**Aim of the exercise:** Transcribe without any change the stretch of the items below from the line containing "When comparing gold" through the line containing "7999 centimetres", with both of those lines included.

**Recorded information:**
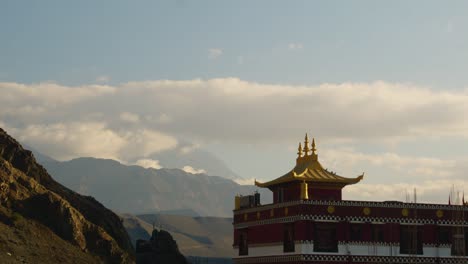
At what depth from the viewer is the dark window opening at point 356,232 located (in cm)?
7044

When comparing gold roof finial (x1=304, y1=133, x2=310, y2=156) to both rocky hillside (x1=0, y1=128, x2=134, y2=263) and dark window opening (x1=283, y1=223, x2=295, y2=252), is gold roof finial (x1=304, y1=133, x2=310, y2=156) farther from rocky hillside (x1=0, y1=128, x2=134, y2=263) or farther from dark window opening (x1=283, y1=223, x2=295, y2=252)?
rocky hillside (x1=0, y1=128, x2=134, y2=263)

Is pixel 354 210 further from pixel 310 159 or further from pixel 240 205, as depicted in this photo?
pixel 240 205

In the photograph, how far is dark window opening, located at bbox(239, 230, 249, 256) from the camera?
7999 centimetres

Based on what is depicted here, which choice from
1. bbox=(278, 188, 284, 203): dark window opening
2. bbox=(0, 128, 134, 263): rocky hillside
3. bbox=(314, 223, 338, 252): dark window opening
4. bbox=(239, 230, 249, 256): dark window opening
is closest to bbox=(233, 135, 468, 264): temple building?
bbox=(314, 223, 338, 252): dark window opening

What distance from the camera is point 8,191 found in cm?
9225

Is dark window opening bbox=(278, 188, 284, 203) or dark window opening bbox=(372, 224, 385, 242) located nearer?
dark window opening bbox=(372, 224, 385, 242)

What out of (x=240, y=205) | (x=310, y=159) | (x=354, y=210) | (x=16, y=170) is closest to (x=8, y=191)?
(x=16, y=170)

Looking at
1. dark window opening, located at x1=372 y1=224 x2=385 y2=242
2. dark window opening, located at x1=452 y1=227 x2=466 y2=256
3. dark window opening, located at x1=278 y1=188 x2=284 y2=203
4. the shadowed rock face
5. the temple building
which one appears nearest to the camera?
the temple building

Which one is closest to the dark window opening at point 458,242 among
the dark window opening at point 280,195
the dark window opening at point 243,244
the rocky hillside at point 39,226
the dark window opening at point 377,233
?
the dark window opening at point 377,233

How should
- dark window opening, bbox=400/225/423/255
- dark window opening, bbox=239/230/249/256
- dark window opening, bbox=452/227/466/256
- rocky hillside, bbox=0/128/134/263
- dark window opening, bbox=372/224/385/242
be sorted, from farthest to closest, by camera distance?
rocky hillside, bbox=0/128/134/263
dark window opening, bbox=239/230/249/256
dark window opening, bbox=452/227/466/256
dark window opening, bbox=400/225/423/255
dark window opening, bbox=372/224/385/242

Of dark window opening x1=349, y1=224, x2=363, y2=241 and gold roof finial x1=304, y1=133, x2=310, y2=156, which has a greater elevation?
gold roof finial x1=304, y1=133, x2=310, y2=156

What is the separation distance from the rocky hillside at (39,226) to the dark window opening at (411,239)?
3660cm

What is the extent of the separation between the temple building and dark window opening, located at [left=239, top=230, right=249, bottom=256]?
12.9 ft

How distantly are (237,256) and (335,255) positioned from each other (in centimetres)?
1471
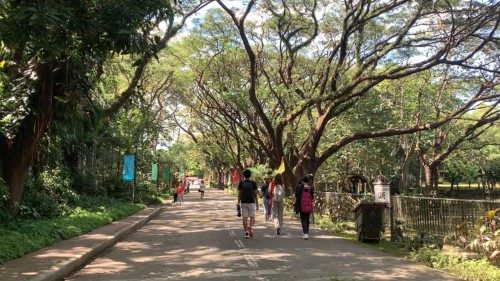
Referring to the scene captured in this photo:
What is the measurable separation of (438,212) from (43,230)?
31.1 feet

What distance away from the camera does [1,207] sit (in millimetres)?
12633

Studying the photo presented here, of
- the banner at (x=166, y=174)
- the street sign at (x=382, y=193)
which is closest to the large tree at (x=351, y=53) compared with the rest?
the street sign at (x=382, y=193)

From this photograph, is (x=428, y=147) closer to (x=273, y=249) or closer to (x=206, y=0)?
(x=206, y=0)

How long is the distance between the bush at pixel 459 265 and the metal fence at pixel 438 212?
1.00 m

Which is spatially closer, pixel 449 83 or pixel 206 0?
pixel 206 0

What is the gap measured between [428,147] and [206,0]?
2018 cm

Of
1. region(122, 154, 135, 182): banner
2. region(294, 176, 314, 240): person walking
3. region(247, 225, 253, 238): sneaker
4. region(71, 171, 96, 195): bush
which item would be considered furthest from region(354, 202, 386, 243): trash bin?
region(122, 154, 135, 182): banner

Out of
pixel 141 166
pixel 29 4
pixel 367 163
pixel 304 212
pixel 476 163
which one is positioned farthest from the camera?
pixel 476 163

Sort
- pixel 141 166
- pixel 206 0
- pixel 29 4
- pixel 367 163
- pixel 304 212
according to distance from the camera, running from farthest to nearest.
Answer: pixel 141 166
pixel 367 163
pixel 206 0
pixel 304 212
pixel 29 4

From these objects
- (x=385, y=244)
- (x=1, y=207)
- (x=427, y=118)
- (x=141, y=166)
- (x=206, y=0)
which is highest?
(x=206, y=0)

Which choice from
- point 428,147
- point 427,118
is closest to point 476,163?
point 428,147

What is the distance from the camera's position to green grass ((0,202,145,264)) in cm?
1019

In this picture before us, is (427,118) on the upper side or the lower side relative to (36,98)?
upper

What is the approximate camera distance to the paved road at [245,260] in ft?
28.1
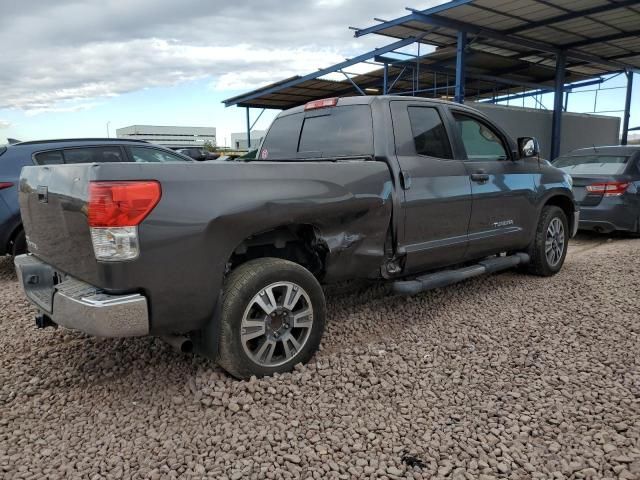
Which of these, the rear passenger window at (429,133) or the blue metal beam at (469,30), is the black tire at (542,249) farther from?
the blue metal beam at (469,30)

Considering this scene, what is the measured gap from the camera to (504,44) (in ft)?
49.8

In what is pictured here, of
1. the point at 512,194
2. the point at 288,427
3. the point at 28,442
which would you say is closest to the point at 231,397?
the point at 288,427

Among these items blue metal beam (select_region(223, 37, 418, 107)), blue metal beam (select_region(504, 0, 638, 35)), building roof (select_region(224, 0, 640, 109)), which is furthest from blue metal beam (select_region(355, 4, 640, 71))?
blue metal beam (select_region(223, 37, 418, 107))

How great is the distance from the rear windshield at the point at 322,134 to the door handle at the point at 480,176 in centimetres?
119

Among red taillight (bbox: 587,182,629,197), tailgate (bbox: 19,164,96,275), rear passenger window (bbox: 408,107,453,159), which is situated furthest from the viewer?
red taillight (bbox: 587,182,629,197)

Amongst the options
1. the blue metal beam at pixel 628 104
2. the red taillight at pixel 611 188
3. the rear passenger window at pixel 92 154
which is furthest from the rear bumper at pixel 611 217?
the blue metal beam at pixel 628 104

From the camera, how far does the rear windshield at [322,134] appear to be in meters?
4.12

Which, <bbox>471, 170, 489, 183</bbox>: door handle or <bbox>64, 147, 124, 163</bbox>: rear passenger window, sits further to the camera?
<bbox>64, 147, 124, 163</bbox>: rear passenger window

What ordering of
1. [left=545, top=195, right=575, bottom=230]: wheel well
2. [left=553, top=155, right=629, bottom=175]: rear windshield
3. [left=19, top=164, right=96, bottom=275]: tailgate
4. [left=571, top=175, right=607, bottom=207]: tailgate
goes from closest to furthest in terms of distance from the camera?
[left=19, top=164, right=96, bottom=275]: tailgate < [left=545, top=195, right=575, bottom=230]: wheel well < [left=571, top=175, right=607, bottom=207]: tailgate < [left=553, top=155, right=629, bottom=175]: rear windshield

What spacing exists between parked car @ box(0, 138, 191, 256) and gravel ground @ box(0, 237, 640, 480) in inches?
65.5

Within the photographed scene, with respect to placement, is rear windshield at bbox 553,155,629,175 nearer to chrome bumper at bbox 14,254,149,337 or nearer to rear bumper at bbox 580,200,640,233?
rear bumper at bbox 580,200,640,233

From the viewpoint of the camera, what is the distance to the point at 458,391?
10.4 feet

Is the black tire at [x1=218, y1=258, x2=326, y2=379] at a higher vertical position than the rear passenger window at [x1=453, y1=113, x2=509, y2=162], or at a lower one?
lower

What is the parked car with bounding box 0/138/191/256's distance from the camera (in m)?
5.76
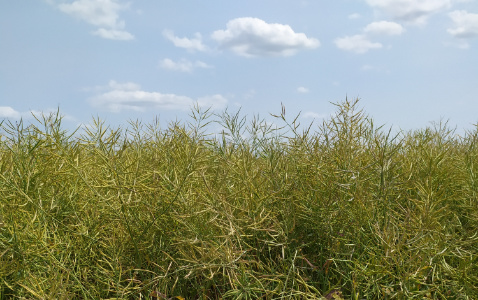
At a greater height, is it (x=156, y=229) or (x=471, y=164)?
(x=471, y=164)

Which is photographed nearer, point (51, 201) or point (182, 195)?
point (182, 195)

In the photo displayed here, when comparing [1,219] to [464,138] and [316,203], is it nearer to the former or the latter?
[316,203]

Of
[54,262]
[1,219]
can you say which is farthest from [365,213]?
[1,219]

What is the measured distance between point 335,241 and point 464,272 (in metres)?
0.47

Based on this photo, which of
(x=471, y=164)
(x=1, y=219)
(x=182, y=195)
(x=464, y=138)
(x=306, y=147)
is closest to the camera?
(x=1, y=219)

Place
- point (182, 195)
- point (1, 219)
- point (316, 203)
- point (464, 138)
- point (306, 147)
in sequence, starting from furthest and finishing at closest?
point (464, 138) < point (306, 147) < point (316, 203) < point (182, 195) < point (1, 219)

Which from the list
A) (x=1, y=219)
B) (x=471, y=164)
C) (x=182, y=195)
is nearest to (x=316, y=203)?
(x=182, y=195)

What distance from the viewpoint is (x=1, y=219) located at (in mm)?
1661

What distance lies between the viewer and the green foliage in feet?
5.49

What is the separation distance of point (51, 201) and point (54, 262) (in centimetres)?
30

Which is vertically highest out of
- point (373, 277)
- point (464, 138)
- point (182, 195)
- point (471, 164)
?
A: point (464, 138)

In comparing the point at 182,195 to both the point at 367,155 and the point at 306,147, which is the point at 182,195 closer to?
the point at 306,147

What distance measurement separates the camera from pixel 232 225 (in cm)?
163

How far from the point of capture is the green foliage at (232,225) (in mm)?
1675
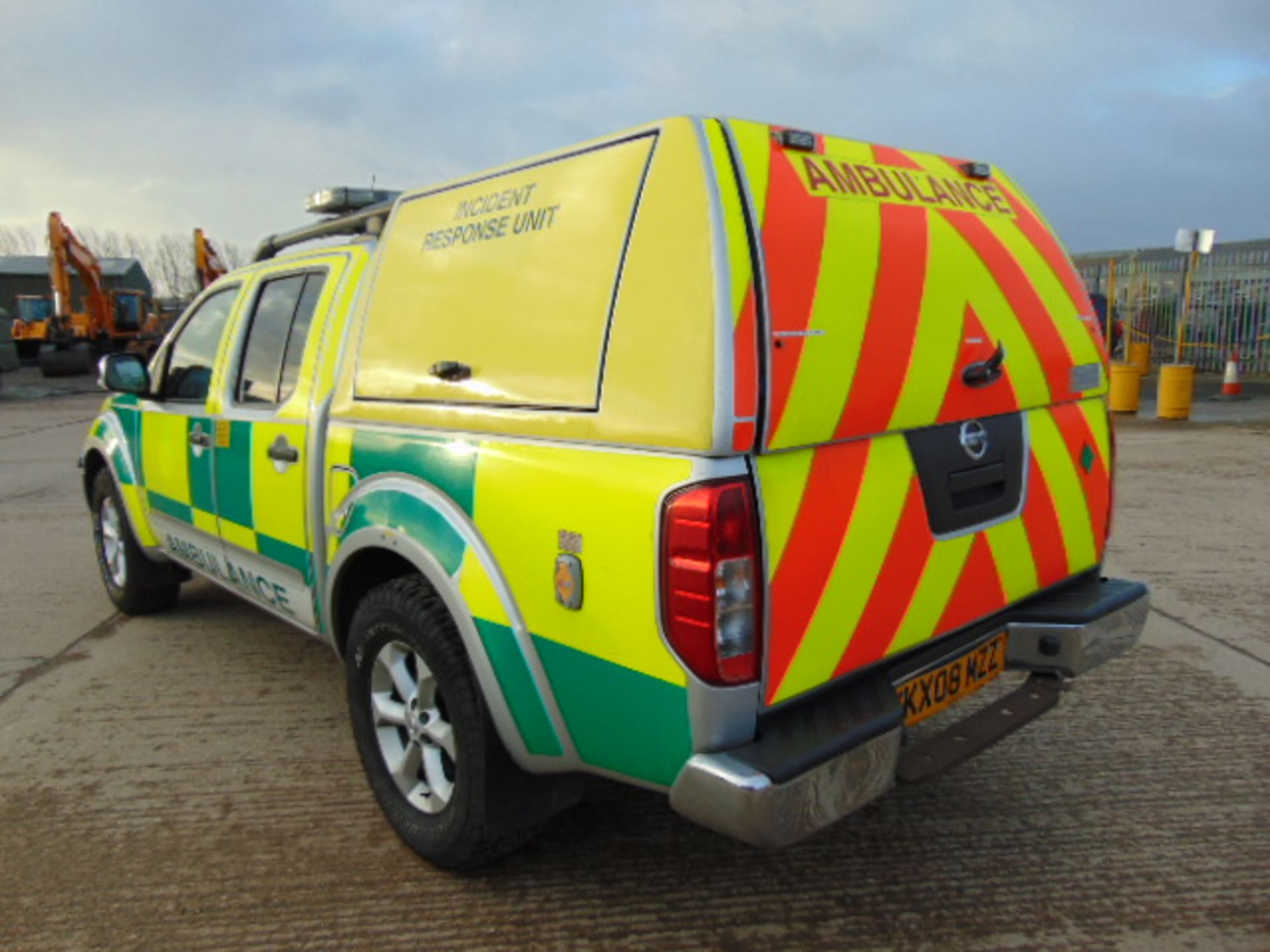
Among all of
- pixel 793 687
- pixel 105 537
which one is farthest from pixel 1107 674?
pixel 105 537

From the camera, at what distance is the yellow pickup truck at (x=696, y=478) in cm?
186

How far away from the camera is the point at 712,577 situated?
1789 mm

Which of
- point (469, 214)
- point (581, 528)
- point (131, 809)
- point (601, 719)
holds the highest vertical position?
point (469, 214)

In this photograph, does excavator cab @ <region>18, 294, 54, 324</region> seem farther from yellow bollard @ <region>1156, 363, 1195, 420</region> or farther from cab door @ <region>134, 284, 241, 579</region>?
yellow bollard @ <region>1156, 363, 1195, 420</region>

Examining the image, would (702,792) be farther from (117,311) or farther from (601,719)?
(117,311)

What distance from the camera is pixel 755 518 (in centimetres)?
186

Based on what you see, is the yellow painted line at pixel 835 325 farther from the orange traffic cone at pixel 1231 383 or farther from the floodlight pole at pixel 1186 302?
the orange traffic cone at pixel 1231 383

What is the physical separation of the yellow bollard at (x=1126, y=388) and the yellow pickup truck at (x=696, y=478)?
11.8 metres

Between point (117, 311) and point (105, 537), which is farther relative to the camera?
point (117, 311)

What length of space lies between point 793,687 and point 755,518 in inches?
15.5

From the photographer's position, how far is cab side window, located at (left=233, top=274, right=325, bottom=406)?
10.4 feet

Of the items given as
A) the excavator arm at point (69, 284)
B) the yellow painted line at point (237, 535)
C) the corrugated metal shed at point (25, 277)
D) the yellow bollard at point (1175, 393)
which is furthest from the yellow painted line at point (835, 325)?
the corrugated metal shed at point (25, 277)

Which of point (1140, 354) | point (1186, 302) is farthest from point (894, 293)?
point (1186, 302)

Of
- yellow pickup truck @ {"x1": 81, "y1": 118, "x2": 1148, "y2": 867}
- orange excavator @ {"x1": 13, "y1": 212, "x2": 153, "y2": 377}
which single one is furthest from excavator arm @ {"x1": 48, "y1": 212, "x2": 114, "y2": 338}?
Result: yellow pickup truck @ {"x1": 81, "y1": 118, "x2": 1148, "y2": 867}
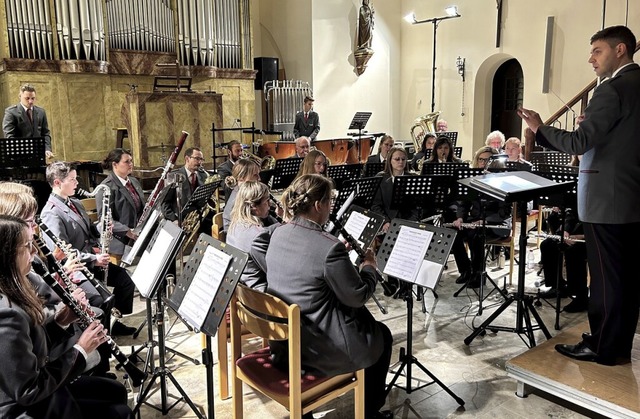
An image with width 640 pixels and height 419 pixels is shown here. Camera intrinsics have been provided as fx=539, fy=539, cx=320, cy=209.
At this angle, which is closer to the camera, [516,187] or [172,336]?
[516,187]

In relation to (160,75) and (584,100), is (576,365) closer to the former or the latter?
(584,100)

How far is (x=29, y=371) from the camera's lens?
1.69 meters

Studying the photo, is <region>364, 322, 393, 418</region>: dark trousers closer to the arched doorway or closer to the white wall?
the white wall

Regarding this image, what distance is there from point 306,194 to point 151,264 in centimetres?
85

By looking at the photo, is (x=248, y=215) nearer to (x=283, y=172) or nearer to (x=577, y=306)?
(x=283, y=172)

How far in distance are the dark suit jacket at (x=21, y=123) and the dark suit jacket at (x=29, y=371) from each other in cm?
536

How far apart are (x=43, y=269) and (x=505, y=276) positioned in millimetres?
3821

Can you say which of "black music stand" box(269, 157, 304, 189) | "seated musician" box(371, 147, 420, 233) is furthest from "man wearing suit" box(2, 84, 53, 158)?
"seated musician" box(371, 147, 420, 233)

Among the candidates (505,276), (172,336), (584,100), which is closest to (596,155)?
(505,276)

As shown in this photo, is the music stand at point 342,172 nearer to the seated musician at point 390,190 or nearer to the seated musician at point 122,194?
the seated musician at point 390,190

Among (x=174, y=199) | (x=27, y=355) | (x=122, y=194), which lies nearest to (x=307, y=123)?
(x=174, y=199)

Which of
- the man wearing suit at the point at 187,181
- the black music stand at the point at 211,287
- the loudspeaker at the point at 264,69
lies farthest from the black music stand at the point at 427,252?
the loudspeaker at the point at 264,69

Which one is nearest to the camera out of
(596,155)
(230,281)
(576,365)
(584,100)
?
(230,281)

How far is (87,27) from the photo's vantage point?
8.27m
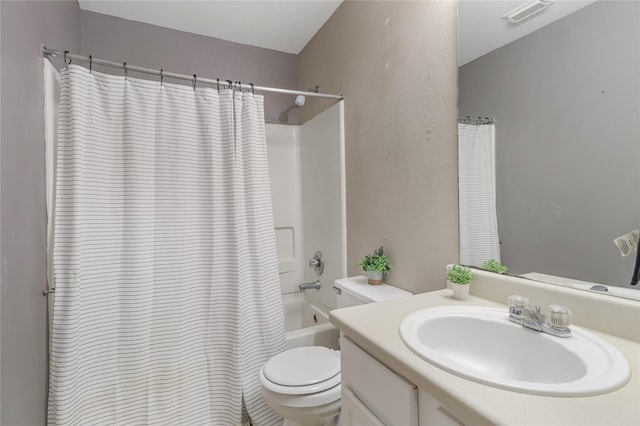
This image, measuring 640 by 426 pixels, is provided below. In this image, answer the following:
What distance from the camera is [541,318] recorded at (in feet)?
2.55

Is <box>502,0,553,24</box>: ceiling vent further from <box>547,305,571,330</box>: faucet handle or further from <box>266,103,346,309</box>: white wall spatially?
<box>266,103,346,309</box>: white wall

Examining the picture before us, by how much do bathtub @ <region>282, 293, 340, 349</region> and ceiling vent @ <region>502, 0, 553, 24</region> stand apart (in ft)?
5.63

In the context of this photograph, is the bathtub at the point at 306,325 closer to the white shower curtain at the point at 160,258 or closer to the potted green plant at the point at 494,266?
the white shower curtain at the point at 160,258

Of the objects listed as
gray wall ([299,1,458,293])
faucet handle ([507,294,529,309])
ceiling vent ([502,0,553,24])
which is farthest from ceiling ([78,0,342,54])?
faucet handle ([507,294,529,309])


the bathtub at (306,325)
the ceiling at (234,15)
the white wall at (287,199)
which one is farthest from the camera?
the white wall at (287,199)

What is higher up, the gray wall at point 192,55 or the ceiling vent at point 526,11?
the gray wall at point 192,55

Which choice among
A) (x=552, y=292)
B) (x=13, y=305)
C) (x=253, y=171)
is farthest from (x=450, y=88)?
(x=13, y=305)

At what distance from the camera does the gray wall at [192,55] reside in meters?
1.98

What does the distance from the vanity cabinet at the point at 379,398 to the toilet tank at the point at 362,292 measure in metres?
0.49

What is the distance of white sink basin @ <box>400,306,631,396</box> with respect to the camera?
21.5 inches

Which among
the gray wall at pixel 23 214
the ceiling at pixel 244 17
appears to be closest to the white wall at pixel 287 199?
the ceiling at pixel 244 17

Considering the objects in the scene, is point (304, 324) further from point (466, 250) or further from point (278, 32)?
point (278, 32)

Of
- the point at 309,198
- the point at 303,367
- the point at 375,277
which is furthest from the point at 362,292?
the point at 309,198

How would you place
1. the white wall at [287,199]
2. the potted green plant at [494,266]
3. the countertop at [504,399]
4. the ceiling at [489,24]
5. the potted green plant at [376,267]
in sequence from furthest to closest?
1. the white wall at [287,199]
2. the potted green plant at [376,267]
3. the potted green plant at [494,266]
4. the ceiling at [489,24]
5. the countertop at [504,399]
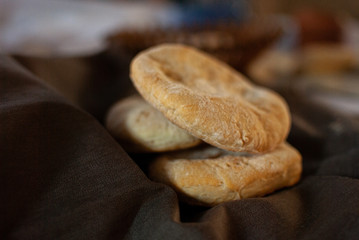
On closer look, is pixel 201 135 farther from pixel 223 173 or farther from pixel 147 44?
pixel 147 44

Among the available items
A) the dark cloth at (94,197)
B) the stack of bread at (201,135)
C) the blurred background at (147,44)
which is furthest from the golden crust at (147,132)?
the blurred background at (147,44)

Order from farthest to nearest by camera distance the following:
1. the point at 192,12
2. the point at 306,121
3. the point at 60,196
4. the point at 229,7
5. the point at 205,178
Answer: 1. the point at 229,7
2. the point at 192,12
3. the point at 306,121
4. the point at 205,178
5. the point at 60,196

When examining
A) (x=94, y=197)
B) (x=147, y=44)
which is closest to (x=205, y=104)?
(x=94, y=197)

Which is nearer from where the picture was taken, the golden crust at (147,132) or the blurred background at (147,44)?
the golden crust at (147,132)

**Answer to this exercise:**
When comparing gold roof finial (x1=304, y1=133, x2=310, y2=156) to both rocky hillside (x1=0, y1=128, x2=134, y2=263) and dark window opening (x1=283, y1=223, x2=295, y2=252), is gold roof finial (x1=304, y1=133, x2=310, y2=156) farther from rocky hillside (x1=0, y1=128, x2=134, y2=263) or farther from dark window opening (x1=283, y1=223, x2=295, y2=252)?
rocky hillside (x1=0, y1=128, x2=134, y2=263)

Is pixel 354 210 further from pixel 310 159 or further from pixel 240 205, as depicted in this photo?
pixel 240 205

In the photograph, how far is dark window opening, located at bbox(239, 230, 249, 256) from the camera?
7999 centimetres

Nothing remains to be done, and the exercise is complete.